Dalam Kitab Malaikat aku lihat banyak diksi menggunakan kata kuda sembrani, kuda sembrani yang bersayap, kuda itu dapat terbang, dan kuda itu adalah kuda malaikat, yang barangkali serupa buroq yang dikendarai Rosullulah waktu Isra-mikrat. Dari masjidil Harom ke masjidil Aqso hingga Sidrotul Muntaha berjumpa Tuhan dan mendapat perintah sholat. Tampilan/ penyusunannya pun disusun serupa kitab, membaca tiap judulnya seolah membaca nama surat dalam Alquran, dan tiap baris kalimatnya yang selau dikasih nomor selayaknya ayat-ayat. Melihat susunan itu juga alur bahasanya, Sekali lagi aku melihat Nurel yang akrap dengan Alquran dan kitab lainnya waktu di pondok pesantren.

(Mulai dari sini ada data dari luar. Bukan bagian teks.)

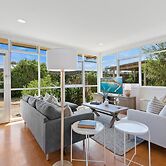 Spacious Coastal 4-bed Steps From the Sand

Melihat keberhasilan nurel dalam kitab malaikat, aku semakin menyadari ketidak tahuanku pada diriku sendiri, siapa aku? Dimana aku? Seperti kebingunganku pada berapa hari yang lalu. Hari Sabtu, sebelum berangkat ke Jombang aku masuk kerja meski badanku sakit tak karuan, mau bolos tak berani sebab liburku dah berkali-kali, rekor bolos kerja di bengkelku aku nomor wahid, dalam satu bulan minimal aku bolos sepuluh kali, kadang pernah satu bulan aku masuk kerja cuma kurang sepuluh hari. Sabtu itu aku gak mau bolos lagi, soalnya Minggunya aku akan ada di Jombang. Sabtu malam bedah bukuku dan Minggu sore baru akan pulang. Di tempat kerja aku tidak bekerja, aku cuma tiduran di bangku bus, untuk mengusir jenuh aku buka FB, aku baca “Malam Bulan Pucat Pasi” yang ditulis kang Siwi, yang merupakan penggalan dari novel Trilogi The Legend of Bonorowo garapannya. Tiba-tiba aku tidak di dalam bus, aku ada di atas atap, aku lihat sekeliling, nampak bangunan puri-puri keraton seperti yang kulihat pada film di televisi, aku bingung, di mana aku? Bukankah tadi aku di dalam bus? Kenapa sekarang ada di atas wuwungan keraton? Apa aku terseret ke masa ribuan tahun lalu? Aku melihat diriku, aku kembali bingung, kulihat pakaian yang kukenakan bukan lagi baju kerjaku setelan kaos dan celana yang hitam oleh bercak setenpet dan oli, tapi yang kupakai adalah pakaian seorang prajurit, siapakah aku? Apakah aku telik sandi atau prajurit masa lalu?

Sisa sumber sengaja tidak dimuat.